#### Complete the following
1. Answer these questions from the market report:
(a) What figure did BlackRock report, against what street estimate?
(b) By how much did US consumer prices increase, against what street estimate?
(c) How much is copper up?
2. In the market report, transcribe the part that opens with the words containing "US index futures have" and closes with "vs street 19.2%).".

#### Document section
US index futures are up 0.1% to 0.5% this morning, as stocks once again attempt to regain their footing and shrug off yesterday’s declines of 0.1% to 0.4% for the three main US indices. Moves by the US to improve transportation, with plans to run west coast ports 24/7 to ease bottlenecks and to reopen its land borders with Canada and Mexico to vaccinated travelers next month seem to have been well received by the street so far.
Earnings season has started in the US this morning with three better than expected reports from JPMorgan Chase ($3.74 vs street $3.00), BlackRock ($10.95 vs street $9.35) and Delta Air Lines ($0.30 vs street $0.17). Managements indicated that they were able to weather a number of challenges in the quarter including the COVID delta variant, supply chain disruptions and rising fuel costs.
JPMorgan and Blackrock are up slightly in premarket trading while Delta is down slightly, suggesting that positive results may have already been priced in by investors, while also suggesting that investors aren’t looking for a reason to run for the hills either. As earnings continue to roll out over the rest of this week and the rest of this month, we may get a better idea of where investor sentiment is at.
US index futures have turned downward in the last few minutes after investors found out that inflation pressures continue to grow with US consumer prices (5.4% vs street 5.3%) increasing slightly more than expected.
Overnight, China announced a larger than expected trade surplus ($66.7B vs street $47.6B), built on a combination of larger than expected export growth (28.1% vs street 21.5%) and smaller than expected import growth (17.6% vs street 19.2%).
Commodity action is mixed this morning with energy contracts like WTI crude oil and Natural Gas both falling 0.6% in what so far looks like normal trading corrections. Metals appear to be getting a boost from the China trade numbers, particularly copper which is up 2.0%.

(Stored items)
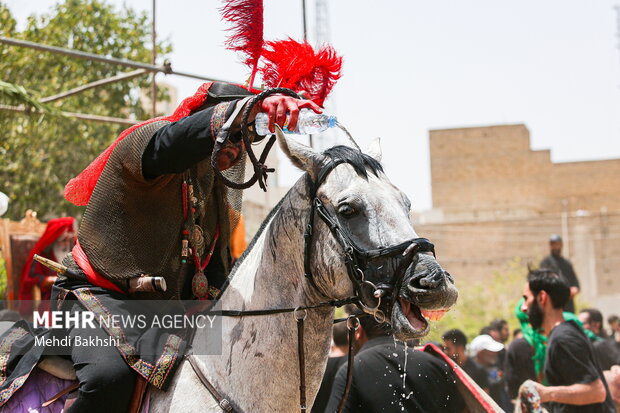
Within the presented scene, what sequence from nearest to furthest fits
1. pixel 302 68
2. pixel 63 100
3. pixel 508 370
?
pixel 302 68
pixel 508 370
pixel 63 100

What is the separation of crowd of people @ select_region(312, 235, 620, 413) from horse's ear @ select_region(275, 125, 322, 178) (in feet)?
2.83

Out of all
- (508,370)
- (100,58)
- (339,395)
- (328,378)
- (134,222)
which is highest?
(100,58)

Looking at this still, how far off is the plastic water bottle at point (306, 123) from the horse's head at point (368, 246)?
64 millimetres

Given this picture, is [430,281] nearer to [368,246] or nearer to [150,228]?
[368,246]

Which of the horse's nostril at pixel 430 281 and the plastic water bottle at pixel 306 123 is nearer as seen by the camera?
the horse's nostril at pixel 430 281

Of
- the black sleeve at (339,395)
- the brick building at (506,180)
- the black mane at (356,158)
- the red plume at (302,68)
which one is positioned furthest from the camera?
the brick building at (506,180)

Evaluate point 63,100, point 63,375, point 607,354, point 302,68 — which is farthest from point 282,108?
point 63,100

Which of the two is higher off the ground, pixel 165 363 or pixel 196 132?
pixel 196 132

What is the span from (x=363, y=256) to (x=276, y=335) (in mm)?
547

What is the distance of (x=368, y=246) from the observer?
2.91 meters

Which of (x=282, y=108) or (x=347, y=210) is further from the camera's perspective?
(x=282, y=108)

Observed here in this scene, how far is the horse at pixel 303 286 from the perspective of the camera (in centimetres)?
289

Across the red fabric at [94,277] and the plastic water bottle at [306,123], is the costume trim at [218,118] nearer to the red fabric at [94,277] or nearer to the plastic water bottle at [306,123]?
the plastic water bottle at [306,123]

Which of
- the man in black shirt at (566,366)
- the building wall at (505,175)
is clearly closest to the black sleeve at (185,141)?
the man in black shirt at (566,366)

#### Your written answers
1.
(a) $10.95, against a street estimate of $9.35.
(b) 5.4%, against a street estimate of 5.3%.
(c) 2.0%.

2.
US index futures have turned downward in the last few minutes after investors found out that inflation pressures continue to grow with US consumer prices (5.4% vs street 5.3%) increasing slightly more than expected.
Overnight, China announced a larger than expected trade surplus ($66.7B vs street $47.6B), built on a combination of larger than expected export growth (28.1% vs street 21.5%) and smaller than expected import growth (17.6% vs street 19.2%).